The rhetoric was perhaps fitting given what’s at stake — billions of dollars in aid for North Carolina are up in the air, and there’s the potential for a landmark decision regarding the reach of the nation’s civil rights laws.

A judge could begin hearing arguments in the competing cases within weeks as North Carolina seeks to stop the government from temporarily blocking the law or stripping away funding, said Rina Lindevaldsen, a Liberty University law professor specializing in family and constitutional law.

“This seems like the kind of thing that’s on track for the Supreme Court,” she said.

The measure took effect in March, passed in reaction to a Charlotte ordinance allowing transgender people to use the bathroom that corresponds to their gender identity.

Since then, the state’s been riven by business cancellations and boycotts from stars such as Bruce Springsteen and Pearl Jam. Contentious debate about the law has divided not only state residents but also public officials; state attorney general Roy Cooper, a Democrat running against McCrory for governor, has refused to defend it.

The Justice Department last week gave McCrory until Monday to say he would refuse to enforce the law. Instead, he doubled down by suing the federal government for a “baseless and blatant overreach” and later criticized Lynch for language he said was divisive.

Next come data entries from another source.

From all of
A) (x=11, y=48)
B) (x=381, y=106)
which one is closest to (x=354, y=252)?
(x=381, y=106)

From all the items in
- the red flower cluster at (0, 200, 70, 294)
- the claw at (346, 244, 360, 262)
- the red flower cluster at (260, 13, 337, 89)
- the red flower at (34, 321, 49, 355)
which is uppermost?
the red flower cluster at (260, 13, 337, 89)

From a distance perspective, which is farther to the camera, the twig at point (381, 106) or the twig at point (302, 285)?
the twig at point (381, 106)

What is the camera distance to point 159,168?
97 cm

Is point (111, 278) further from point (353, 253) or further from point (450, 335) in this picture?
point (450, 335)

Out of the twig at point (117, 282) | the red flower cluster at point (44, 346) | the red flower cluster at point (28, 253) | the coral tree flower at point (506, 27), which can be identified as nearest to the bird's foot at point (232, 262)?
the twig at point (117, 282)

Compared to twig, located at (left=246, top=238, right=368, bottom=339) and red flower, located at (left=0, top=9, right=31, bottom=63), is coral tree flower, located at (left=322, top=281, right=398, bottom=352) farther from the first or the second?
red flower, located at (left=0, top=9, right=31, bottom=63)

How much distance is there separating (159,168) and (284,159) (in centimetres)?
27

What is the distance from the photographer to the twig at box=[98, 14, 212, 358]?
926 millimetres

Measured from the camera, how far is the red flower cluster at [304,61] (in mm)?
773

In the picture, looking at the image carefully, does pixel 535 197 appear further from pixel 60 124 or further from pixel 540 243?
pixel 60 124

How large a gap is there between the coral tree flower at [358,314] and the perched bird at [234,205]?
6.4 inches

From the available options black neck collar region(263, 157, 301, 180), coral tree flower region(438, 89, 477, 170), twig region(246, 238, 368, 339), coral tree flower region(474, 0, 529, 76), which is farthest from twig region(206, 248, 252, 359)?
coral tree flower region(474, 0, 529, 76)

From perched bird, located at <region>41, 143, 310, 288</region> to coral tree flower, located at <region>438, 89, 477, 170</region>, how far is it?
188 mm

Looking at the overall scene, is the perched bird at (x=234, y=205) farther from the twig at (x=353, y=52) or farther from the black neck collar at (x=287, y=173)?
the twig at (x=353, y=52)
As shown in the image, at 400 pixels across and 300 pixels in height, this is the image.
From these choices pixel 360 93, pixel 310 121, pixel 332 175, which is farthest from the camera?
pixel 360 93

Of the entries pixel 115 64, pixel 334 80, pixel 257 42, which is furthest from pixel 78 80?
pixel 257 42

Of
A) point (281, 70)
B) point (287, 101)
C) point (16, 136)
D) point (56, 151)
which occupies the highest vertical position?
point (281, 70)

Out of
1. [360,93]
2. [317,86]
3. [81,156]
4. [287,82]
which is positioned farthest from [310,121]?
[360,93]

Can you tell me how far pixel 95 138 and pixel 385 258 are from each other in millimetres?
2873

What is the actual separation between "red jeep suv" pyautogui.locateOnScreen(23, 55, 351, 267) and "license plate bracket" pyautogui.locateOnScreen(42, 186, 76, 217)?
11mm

“This is not a North Carolina issue. It is now a national issue,” said McCrory, a Republican up for re-election in November.

Monday’s actions carry immediate practical impact, moving the debate into the courtroom and putting on notice other states that in recent months have proposed similar laws limiting protections for gay, bisexual and transgender people.

In addition, the U.S. Education Department and other federal agencies could ultimately try to cut off money to North Carolina to force compliance.